§ **Try it**
Please condense the paragraph beginning "Hi, I am trying to run mellotron" from the Mellotron issue into one shorter sentence that keeps its main facts.

NVIDIA / mellotron

Mellotron: a multispeaker voice synthesis model based on Tacotron 2 GST that can make a voice emote and sing without emotive or singing training data
BSD 3-Clause "New" or "Revised" License
853 stars 187 forks source link

parse_output error with Blizzard2013 data #104

Open jinhonglu opened 2 years ago

jinhonglu commented 2 years ago

Hi, I am trying to run mellotron on Blizzard2013 dataset, I aligned the audio with some alignment tool, where each resulted audio is about 15-25s long.

However, I am facing parse_output error as

Traceback (most recent call last):
  File "train.py", line 286, in <module>
    args.warm_start, args.n_gpus, args.rank, args.group_name, hparams)
  File "train.py", line 210, in train
    y_pred = model(x)
  File "Desktop/py3_env/lib/python3.6/site-packages/torch/nn/modules/module.py", line 550, in __call__
    result = self.forward(*input, **kwargs)
  File "Desktop/py3_env/lib/python3.6/site-packages/torch/nn/parallel/data_parallel.py", line 155, in forward
    outputs = self.parallel_apply(replicas, inputs, kwargs)
  File "Desktop/py3_env/lib/python3.6/site-packages/torch/nn/parallel/data_parallel.py", line 165, in parallel_apply
    return parallel_apply(replicas, inputs, kwargs, self.device_ids[:len(replicas)])
  File "Desktop/py3_env/lib/python3.6/site-packages/torch/nn/parallel/parallel_apply.py", line 85, in parallel_apply
  File "Desktop/py3_env/lib/python3.6/site-packages/torch/_utils.py", line 395, in reraise
    raise self.exc_type(msg)
RuntimeError: Caught RuntimeError in replica 1 on device 5.

§ **Source data**
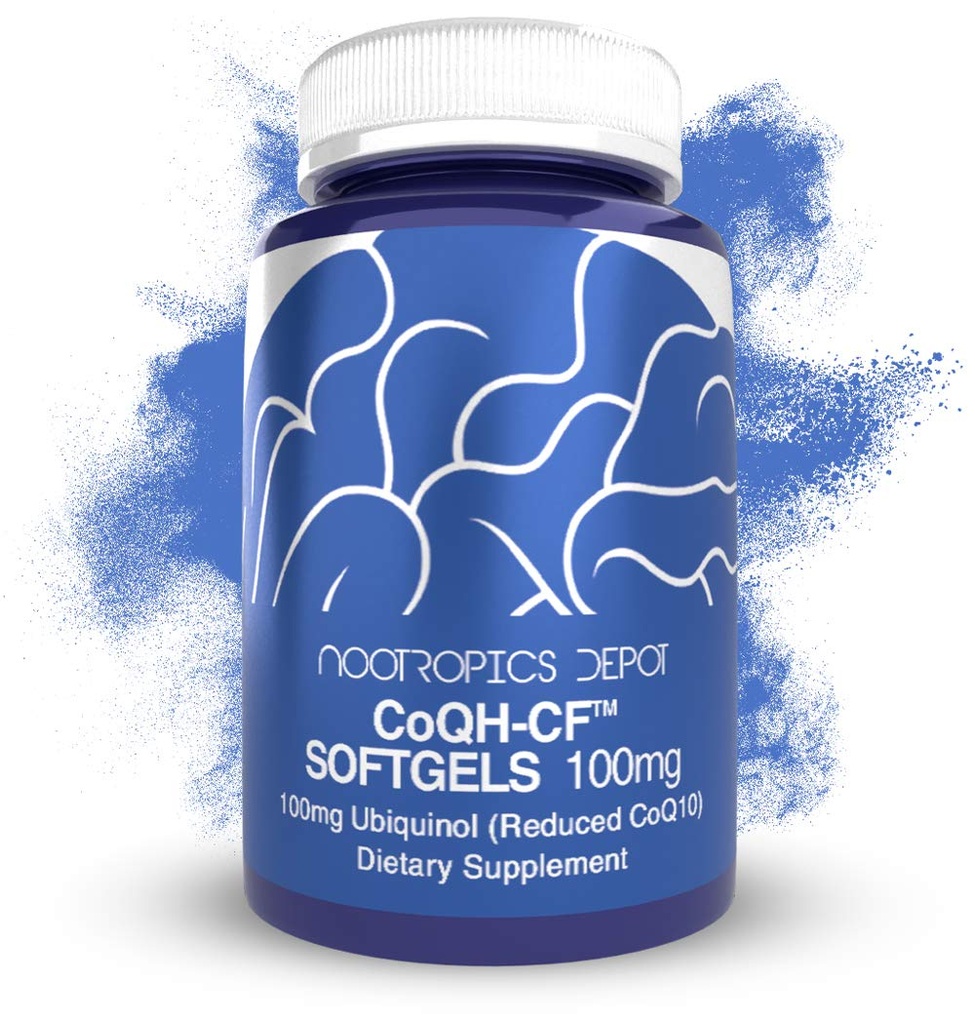 Nootropics Depot Ubiquinol CoQH-CF Softgel | 100mg Ubiquinol 보충교재 | 30 조사 | 감소된 CoQ10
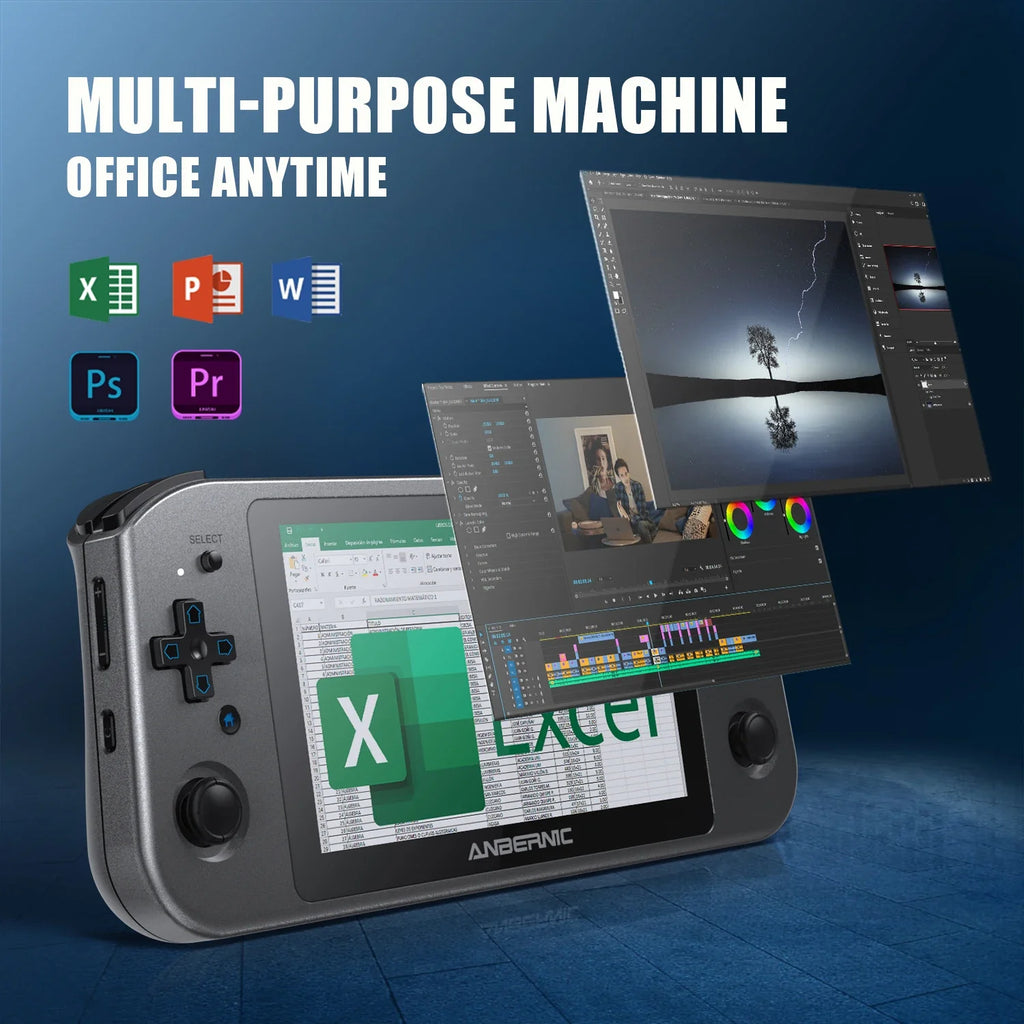 ANBERNIC Win600 5.94" Handheld Game Console Portable Gaming Laptop Computer 2 in 1 Gaming Player Support Windows 11 Steam OS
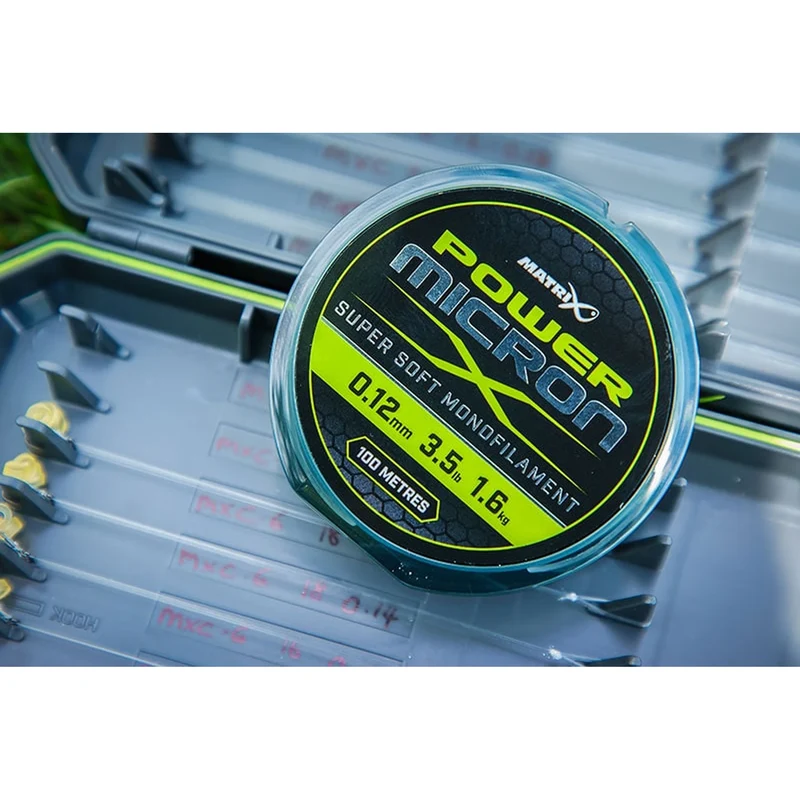 Power Micron 100m – Nylon Vislijn 💰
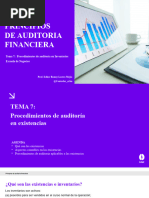 Tema 8 Procedimientos de Auditoría F. en Inventarios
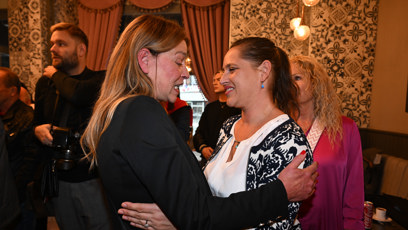 FOTO: Lucie a Bára si vyměňovaly úsměvy.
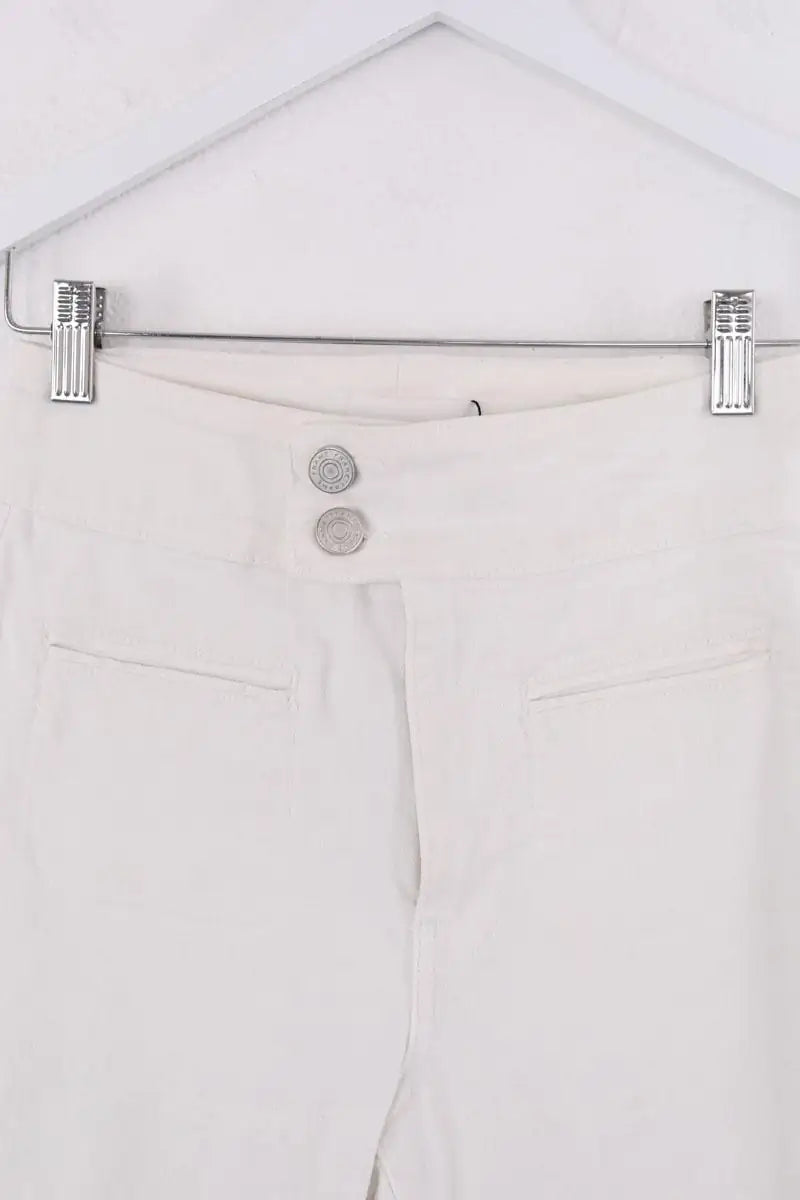 Jean large Frame Blanc en Coton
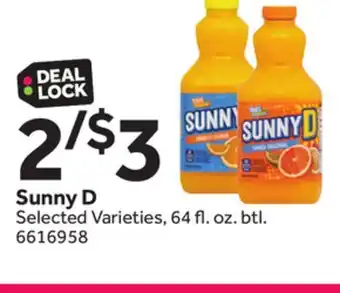 Stop&Shop Sunny D offer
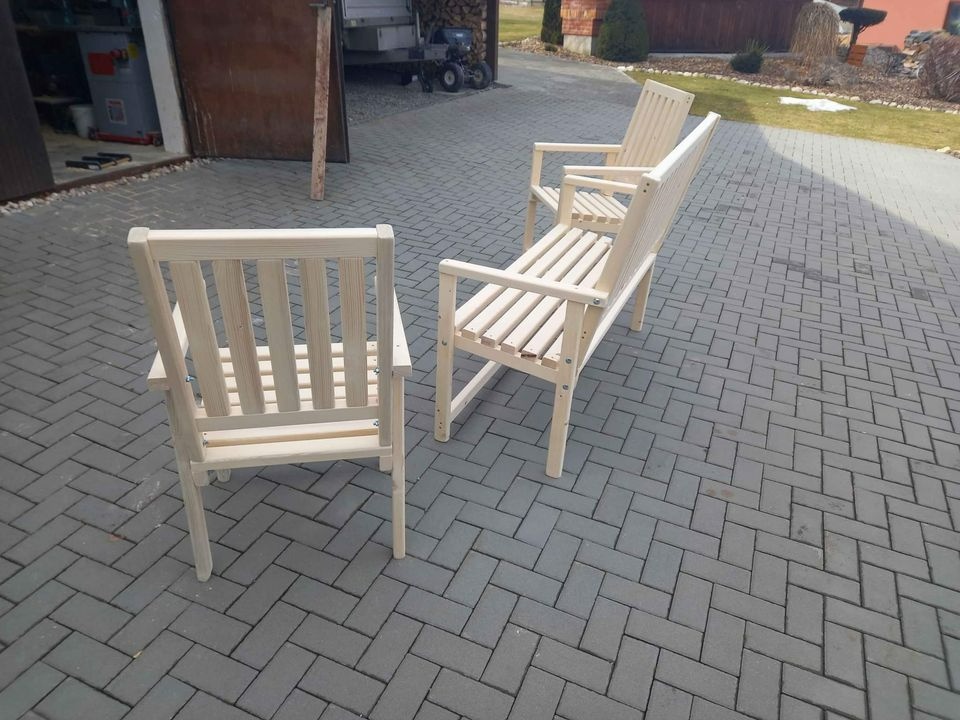 Zahradní smrkový nábytek - 5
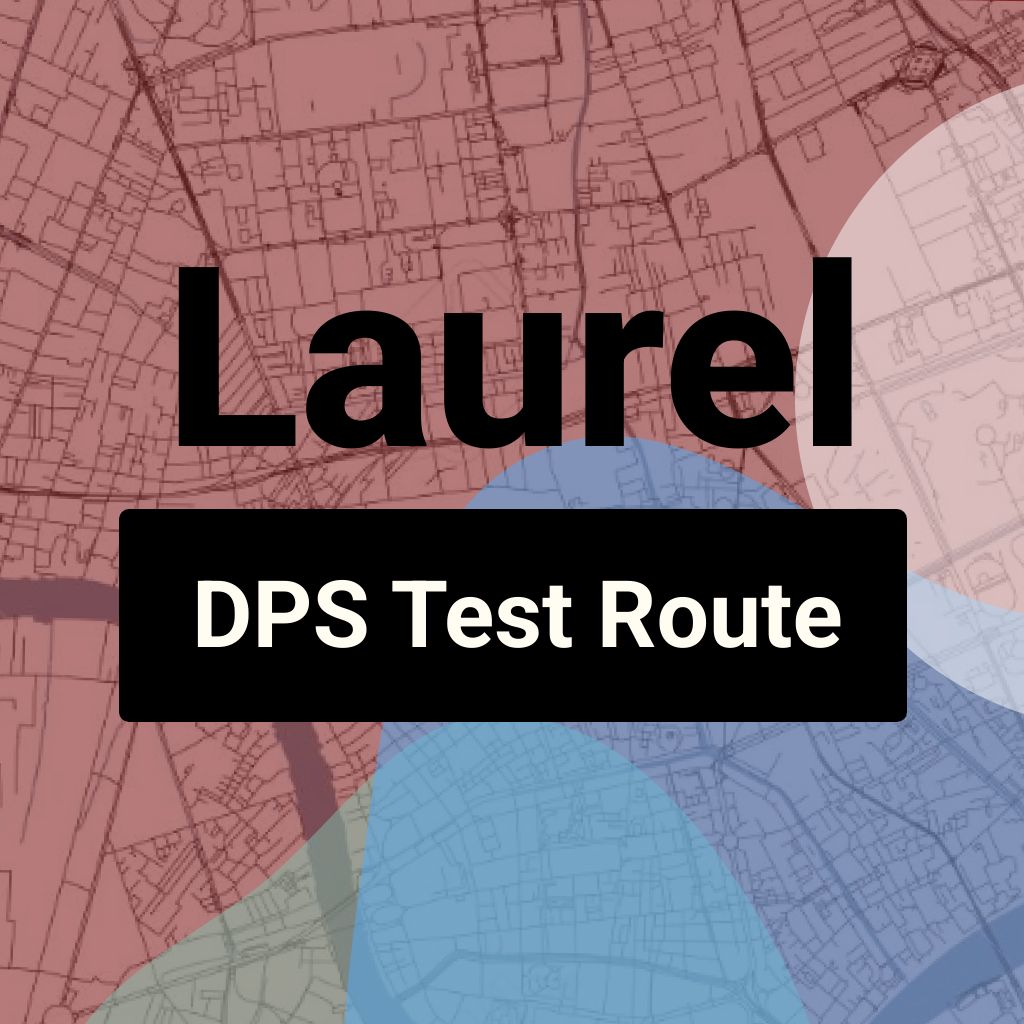 Laurel DPS, Mississippi DMV Driving Test Routes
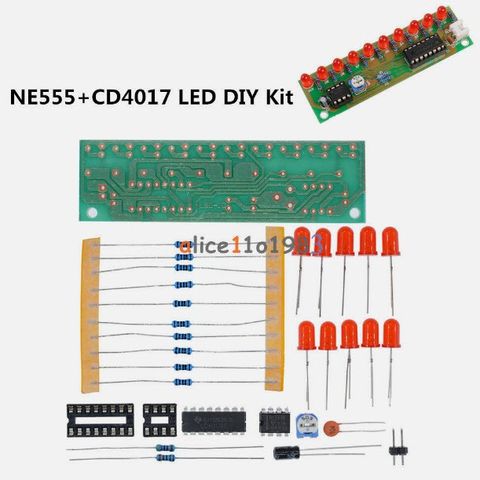 Elektronikk, LED Running Light Board DIY Kits Electronic suite Water Lamp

§ **Answer area**
I'm running mellotron on the Blizzard2013 dataset, with the audio aligned by an alignment tool into clips of about 15-25s each.